CARBs assumptions questioned

by William Yeatman on October 7, 2004

After two days of hearings, the California Air Resources Board (CARB) on September 24 unanimously approved its plan to require automakers to reduce greenhouse gas (GHG) emissions from new cars and trucks sold in the State starting in 2009.  The regulations, which implement Assembly Bill 1493, signed into law by then-Gov.
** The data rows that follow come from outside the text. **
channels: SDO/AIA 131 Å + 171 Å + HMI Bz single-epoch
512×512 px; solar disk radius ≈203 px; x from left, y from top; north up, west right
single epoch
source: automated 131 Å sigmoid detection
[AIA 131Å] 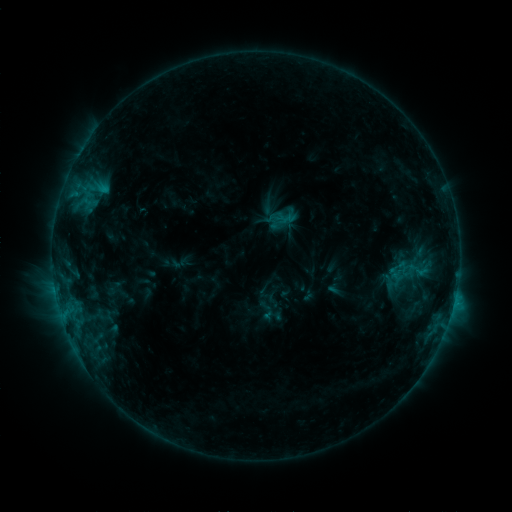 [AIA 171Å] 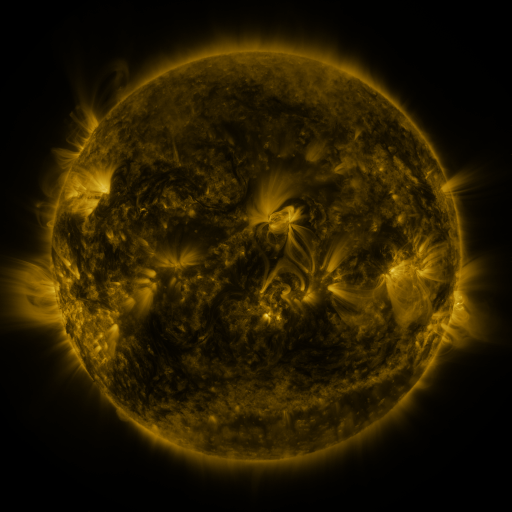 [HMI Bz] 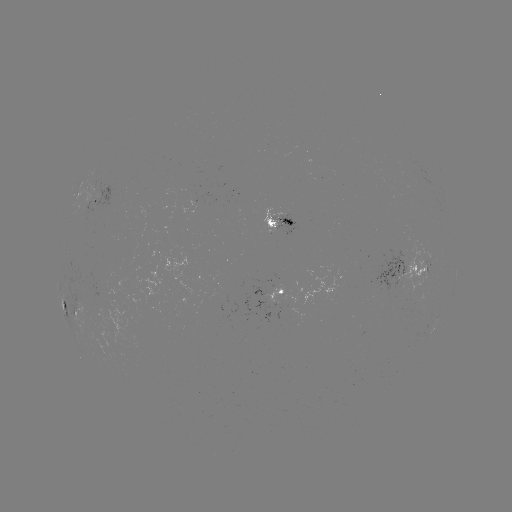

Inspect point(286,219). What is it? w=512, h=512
sigmoid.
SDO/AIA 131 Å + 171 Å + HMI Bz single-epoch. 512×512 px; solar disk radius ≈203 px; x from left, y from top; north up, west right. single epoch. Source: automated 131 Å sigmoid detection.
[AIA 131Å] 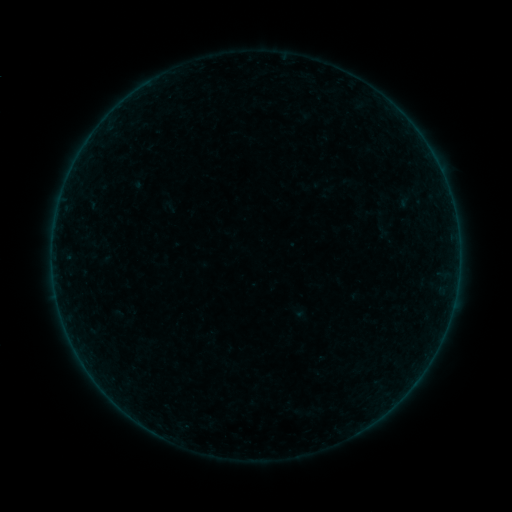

Gray Davis in July 2002, require automakers to reduce GHG emissions by 22 percent in 2012 and 30 percent in 2016.


 


The regulation sets fleet average standards measured in grams per mile of carbon dioxide (CO2)-equivalent emissions.  For passenger cars and light trucks, each automaker must ensure that the average emissions of the vehicles it sells in California do not exceed 323 grams per mile in 2009, 233 grams per mile in 2012, and 205 grams per mile in 2016.


 


AB 1493 requires CARB to achieve maximum feasible and cost-effective GHG emission reductions from new vehicles.  As Marlo Lewis of the Competitive Enterprise Institute and other critics have noted, however, it is not possible to achieve maximum feasible reductions without forcing automakers to substantially increase auto fuel economy.  Yet federal law prohibits states from enacting laws or regulations related to fuel economy.


 


CARB claims that its rule is cost-effective, arguing that fuel savings from the technologies automakers will deploy to meet the GHG standards will more than outweigh any increase in vehicle purchase price.  But this is a tacit confession that the rule is in fact fuel economy regulation by another name.


 


Sierra Research, Inc., in a report written on behalf of the Alliance of Automobile Manufacturers, finds multiple problems with CARBs cost-effectiveness calculation.  CARB inflated vehicle costs in the 2009 baseline (no regulation) case by unrealistically assuming universal adoption of expensive new technologies such as 5- and 6-speed automatic transmissions.  CARB used an unrealistically low markup factor to estimate how much retailers would charge for cars incorporating GHG-reducing technologies. 


 


In addition, CARB knocked 30 percent off the cost estimates of key technologies based on nothing more than its alleged experience and the potential for unforeseen innovations.  CARB forgot to take into account Californias 8 percent sales tax.  CARB overestimated fuel savings by using EPAs fuel economy model, which assumes slower average driving speeds and acceleration rates than prevail in California.  CARB implausibly assumed that consumers continue to value fuel savings years after most cars are sold or scrapped.


 


The net effect of such errors, according to Sierra Research, is that, The actual cost of the proposed standards will exceed an optimistic estimate of the present value of the fuel savings for an average California driver by approximately 200%.  Whereas CARB estimates a net lifetime saving of $1,703 for a new passenger car sold in 2016, Sierra estimates a net loss of $3,357.  The results of the proposed regulation can therefore be expected to include reduction in vehicle sales, longer retention of older vehicles on the road, and an increase in ozone precursor emissions.